* _Entries from a spatial reasoning dataset_:

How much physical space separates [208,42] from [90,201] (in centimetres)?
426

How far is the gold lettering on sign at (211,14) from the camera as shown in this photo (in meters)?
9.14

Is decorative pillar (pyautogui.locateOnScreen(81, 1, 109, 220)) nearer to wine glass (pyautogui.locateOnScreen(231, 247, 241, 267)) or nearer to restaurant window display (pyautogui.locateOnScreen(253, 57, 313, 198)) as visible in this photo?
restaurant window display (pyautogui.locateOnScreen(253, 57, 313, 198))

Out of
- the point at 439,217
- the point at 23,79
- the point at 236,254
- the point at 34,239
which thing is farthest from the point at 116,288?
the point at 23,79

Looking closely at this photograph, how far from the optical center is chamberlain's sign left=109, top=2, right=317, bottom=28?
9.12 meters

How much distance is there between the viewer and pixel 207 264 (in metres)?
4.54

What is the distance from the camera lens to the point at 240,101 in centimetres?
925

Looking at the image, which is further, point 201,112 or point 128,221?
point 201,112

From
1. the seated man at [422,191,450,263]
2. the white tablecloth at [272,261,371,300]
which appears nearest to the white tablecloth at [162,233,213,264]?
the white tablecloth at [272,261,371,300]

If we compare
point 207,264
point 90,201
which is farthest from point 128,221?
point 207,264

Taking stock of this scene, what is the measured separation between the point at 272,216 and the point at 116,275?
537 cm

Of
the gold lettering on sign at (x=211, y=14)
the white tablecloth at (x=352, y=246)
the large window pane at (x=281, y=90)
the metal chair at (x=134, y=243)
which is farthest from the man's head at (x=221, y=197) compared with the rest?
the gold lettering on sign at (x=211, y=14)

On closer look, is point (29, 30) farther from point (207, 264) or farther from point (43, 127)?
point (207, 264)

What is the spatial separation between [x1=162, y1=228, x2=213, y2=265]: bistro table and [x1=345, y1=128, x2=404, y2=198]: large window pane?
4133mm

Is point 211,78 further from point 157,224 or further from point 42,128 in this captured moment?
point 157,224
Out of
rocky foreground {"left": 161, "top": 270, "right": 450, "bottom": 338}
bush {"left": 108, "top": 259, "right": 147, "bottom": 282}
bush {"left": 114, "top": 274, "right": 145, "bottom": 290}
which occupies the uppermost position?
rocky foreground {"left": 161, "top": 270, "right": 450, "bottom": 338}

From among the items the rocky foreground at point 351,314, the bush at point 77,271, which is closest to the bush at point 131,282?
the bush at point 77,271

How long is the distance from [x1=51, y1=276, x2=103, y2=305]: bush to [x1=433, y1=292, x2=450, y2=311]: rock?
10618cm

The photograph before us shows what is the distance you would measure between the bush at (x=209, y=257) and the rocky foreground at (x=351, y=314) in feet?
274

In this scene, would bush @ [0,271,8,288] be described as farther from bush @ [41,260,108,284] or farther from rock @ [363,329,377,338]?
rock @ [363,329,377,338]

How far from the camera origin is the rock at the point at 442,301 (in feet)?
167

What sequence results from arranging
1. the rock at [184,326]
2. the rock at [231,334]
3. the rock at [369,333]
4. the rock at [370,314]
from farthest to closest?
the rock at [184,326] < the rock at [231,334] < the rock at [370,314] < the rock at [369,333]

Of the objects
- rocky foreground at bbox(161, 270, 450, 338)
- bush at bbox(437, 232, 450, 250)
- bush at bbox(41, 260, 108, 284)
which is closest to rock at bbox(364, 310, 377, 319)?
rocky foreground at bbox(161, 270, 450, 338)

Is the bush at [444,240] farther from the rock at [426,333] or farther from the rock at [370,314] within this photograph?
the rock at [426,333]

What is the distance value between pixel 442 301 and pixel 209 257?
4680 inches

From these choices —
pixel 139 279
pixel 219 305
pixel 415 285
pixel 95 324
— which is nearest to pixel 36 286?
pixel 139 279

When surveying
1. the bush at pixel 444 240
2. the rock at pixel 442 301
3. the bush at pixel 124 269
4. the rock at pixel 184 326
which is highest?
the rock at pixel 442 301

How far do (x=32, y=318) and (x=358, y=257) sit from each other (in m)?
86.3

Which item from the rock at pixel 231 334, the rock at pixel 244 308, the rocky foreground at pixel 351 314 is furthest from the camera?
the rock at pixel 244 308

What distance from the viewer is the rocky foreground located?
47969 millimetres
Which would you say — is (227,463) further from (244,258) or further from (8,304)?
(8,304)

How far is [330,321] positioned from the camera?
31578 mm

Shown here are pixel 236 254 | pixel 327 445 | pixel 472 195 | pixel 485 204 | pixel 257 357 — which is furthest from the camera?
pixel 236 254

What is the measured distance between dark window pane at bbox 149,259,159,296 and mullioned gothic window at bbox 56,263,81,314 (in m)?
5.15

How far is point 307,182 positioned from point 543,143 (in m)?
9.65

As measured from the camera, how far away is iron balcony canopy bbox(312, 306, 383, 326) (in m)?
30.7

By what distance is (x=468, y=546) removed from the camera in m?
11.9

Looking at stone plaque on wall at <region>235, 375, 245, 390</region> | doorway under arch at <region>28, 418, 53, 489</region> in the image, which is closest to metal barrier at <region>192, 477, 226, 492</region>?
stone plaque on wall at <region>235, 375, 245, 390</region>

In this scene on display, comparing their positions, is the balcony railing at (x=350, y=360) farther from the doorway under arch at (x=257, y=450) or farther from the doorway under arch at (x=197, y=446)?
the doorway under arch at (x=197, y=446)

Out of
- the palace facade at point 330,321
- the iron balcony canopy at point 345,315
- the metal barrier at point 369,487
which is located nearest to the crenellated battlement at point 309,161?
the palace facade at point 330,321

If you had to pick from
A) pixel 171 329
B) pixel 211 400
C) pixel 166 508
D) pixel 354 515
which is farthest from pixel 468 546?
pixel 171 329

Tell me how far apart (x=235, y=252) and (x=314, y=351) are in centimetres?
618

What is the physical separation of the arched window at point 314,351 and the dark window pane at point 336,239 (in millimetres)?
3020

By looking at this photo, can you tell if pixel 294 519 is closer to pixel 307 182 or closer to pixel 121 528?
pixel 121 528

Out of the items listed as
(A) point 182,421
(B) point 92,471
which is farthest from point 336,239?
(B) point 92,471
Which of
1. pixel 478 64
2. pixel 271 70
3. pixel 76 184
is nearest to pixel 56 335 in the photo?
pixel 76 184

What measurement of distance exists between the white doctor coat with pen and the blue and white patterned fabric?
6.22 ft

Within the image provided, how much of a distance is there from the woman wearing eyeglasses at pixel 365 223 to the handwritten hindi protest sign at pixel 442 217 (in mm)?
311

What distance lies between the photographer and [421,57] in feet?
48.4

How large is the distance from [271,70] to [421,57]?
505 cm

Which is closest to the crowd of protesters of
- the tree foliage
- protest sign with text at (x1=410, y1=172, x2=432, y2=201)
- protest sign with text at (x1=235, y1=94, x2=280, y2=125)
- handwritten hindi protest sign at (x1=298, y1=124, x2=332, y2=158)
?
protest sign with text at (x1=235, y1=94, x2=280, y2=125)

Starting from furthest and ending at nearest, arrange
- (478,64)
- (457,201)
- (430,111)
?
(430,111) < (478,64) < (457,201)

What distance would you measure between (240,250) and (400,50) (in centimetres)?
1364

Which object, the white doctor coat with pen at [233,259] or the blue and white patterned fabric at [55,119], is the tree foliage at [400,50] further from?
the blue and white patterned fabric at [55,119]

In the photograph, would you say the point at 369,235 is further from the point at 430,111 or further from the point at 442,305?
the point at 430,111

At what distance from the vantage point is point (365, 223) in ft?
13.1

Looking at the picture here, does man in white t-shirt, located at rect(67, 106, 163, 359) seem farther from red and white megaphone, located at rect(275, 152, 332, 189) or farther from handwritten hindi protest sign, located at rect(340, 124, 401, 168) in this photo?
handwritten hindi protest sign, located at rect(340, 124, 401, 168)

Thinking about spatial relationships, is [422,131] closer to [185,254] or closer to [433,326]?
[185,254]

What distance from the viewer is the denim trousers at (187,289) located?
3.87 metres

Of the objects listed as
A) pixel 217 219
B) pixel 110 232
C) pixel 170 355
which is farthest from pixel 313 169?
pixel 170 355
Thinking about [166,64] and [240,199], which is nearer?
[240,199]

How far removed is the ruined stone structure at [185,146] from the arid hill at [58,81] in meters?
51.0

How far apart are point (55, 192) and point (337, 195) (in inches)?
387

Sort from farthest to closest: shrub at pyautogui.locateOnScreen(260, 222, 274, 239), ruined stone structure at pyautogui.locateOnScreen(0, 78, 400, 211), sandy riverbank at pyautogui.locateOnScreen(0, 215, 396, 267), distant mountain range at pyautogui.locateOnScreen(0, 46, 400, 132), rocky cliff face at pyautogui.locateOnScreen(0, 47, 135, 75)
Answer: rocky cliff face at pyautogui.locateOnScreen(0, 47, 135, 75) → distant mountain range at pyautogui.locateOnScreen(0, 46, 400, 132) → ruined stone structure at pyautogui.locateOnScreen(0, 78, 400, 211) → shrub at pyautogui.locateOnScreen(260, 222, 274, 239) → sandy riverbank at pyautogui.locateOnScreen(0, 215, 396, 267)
==
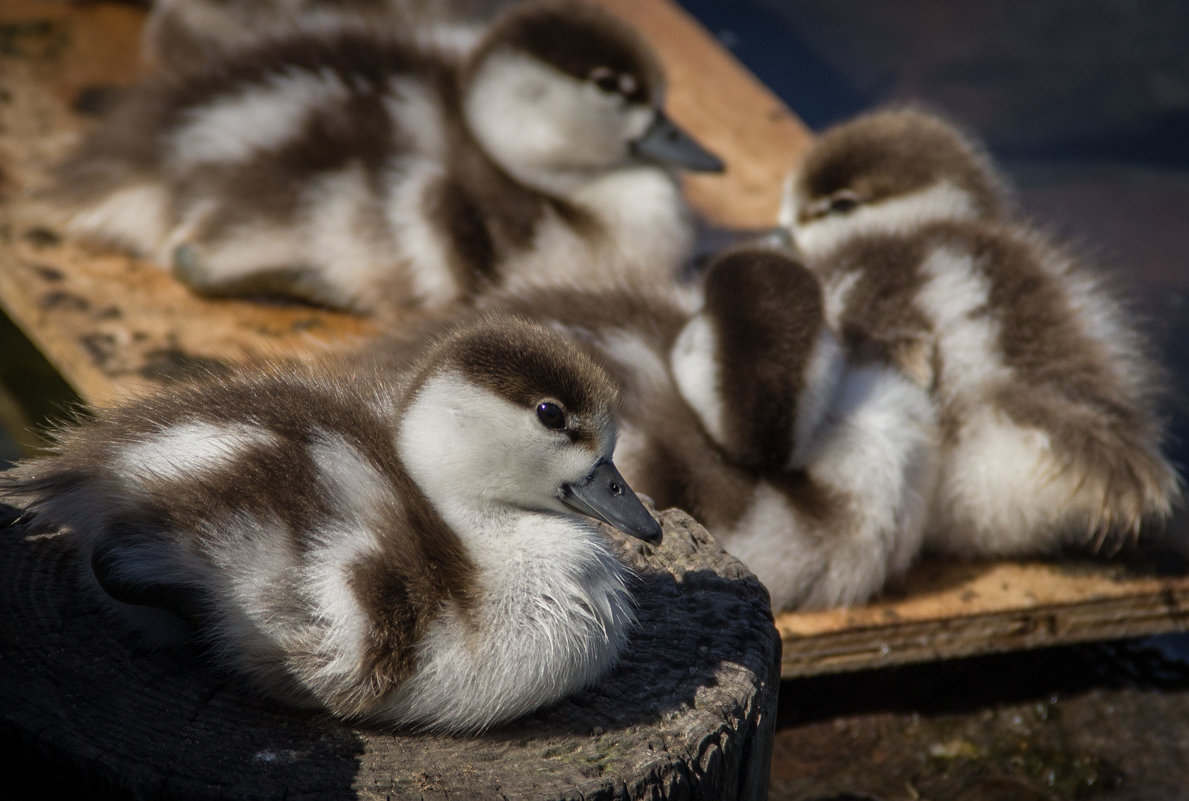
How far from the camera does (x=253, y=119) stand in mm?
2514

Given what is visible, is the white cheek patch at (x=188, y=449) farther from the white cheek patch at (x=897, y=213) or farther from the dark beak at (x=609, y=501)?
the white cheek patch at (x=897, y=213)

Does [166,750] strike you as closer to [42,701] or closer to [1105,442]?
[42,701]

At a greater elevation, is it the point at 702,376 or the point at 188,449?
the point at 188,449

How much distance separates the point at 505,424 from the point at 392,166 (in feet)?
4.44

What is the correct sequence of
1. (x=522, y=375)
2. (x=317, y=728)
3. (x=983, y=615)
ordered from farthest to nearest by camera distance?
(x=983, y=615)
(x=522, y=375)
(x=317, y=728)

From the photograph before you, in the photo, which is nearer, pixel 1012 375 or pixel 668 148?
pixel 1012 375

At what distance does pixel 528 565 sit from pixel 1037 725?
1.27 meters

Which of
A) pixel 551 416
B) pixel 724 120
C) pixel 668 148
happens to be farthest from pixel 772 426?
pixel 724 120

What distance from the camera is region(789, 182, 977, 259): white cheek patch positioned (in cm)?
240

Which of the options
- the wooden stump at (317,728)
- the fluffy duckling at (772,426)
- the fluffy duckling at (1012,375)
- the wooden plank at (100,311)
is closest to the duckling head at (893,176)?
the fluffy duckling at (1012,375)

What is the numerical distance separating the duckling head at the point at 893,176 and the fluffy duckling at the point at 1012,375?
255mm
...
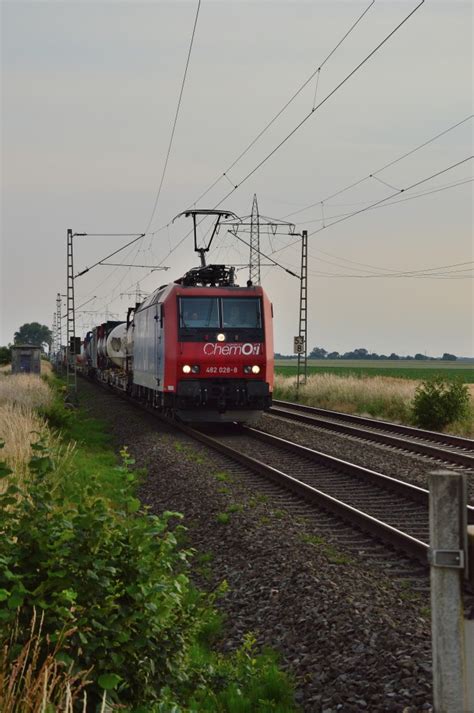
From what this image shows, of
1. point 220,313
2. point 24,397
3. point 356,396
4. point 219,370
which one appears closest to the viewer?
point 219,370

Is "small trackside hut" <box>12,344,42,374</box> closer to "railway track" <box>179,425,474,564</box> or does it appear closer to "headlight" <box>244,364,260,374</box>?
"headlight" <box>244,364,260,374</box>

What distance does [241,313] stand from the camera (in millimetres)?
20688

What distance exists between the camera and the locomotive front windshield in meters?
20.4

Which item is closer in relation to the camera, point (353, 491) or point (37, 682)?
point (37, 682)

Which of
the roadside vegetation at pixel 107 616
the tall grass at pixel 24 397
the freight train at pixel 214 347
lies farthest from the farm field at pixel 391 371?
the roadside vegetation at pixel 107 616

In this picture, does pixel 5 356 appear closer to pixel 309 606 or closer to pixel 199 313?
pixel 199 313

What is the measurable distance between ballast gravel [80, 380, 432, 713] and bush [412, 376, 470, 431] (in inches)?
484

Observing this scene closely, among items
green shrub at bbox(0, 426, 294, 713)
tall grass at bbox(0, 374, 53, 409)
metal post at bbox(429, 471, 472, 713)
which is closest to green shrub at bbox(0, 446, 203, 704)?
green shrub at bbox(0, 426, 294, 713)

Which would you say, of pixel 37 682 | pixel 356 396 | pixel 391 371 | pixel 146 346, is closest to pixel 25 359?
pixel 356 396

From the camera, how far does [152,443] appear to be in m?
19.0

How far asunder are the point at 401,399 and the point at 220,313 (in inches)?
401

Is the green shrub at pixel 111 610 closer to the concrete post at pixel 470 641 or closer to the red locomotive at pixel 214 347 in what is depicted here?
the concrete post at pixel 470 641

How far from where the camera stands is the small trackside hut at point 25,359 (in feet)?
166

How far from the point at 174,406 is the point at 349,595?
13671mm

* _TASK TO COMPLETE_:
Report every line in the entries above that contains the string "white". Treat case as significant, so only lines where those letters have exactly that capitalization count.

* _ANSWER FOR THE TASK_:
2. the white tablecloth at [272,261,371,300]
which appears nearest to the white tablecloth at [162,233,213,264]?
the white tablecloth at [272,261,371,300]
the white tablecloth at (x=352, y=246)
What measurement of distance exists between the white doctor coat with pen and the blue and white patterned fabric?
Which object, the white doctor coat with pen at [233,259] or the blue and white patterned fabric at [55,119], is the tree foliage at [400,50] further from?
the blue and white patterned fabric at [55,119]
Looking at the picture here, does man in white t-shirt, located at rect(67, 106, 163, 359) seem farther from red and white megaphone, located at rect(275, 152, 332, 189) or farther from handwritten hindi protest sign, located at rect(340, 124, 401, 168) in this photo?
Given what is visible, is the white cheek patch at (x=188, y=449) farther from the white cheek patch at (x=897, y=213) or farther from the dark beak at (x=609, y=501)?
the white cheek patch at (x=897, y=213)
What distance from the camera is region(789, 182, 977, 259): white cheek patch positioned (in cm)?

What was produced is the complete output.